Task list:
A - Reproduce the passage from the discussion of cave handprints verbatim, starting with "However, like I" and going on through "paper out of it.".
B - In the discussion of cave handprints, what did the researcher who studied the palm-to-thumb ratio conclude about who made most of the prints?

Did you get to the bit where the main doubter is another guy with a competing theory of teenage Caveboy explorers?

Anyway, just search for "women cave painters handprints’ and you can find non-paywalled articles a-plenty

Yes, there was one study based upon only 32 handprints, and his assumption was that cro magnon man had the same finger length ratio.

National Geographic points out that the mystery is far from definitively solved. While some hail the new study as a “landmark contribution,” others are more skeptical. Another researcher recently studied the palm-to-thumb ratio of the hand prints and concluded they mostly belonged to teenage boys, who, he told NatGeo , often drew their two favorite topics: big powerful animals and naked ladies.

However, like I said that one study does cast into doubt the Previously, most researchers assumed that the people behind these mysterious artworks must have been men, which is where i got my info. So I will just say, it is far from settled but certainly I have to withdraw “cave paintings were mostly done by men” .

I’ll just add that that struck me as a particularly unscientific, modernistic and projecting hypothesis. Also, very, very clearly a male researcher.

Sure, but a study of 32 handprints is kinda weak sauce, since the length ratio thing isnt very good to start with. Not to mention how many people left 32 handprints?

How many handprint cave paintings from that period do you think there are?

And 32 is a big enough sample for this kind of work, statistically. I’ve seen statistical analysis on half that size gotten a useful paper out of it.

Raw data:
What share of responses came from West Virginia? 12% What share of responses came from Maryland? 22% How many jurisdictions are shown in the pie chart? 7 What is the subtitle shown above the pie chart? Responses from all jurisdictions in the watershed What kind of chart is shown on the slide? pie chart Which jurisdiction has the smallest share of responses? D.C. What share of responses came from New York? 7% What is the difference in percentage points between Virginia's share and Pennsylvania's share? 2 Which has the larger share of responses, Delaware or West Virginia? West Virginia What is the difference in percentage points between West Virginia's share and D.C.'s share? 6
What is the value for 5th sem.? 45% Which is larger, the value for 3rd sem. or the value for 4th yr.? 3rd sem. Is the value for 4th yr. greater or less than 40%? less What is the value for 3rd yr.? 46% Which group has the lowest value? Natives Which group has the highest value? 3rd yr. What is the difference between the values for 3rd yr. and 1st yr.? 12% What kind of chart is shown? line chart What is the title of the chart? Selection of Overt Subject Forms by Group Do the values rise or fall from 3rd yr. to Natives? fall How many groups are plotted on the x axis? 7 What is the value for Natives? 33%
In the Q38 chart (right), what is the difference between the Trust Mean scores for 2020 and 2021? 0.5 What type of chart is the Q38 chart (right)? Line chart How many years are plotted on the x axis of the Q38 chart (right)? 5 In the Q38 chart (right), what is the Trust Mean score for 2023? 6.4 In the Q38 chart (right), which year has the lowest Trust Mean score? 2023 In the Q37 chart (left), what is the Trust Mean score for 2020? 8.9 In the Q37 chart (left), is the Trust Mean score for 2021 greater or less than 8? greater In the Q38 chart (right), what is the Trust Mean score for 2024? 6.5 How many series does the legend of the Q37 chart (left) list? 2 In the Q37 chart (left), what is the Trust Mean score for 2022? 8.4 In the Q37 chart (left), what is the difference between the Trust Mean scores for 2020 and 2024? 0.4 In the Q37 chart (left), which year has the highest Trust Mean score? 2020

Numbered answers:
A -
However, like I said that one study does cast into doubt the Previously, most researchers assumed that the people behind these mysterious artworks must have been men, which is where i got my info. So I will just say, it is far from settled but certainly I have to withdraw “cave paintings were mostly done by men” .

I’ll just add that that struck me as a particularly unscientific, modernistic and projecting hypothesis. Also, very, very clearly a male researcher.

Sure, but a study of 32 handprints is kinda weak sauce, since the length ratio thing isnt very good to start with. Not to mention how many people left 32 handprints?

How many handprint cave paintings from that period do you think there are?

And 32 is a big enough sample for this kind of work, statistically. I’ve seen statistical analysis on half that size gotten a useful paper out of it.

B - He concluded that they mostly belonged to teenage boys.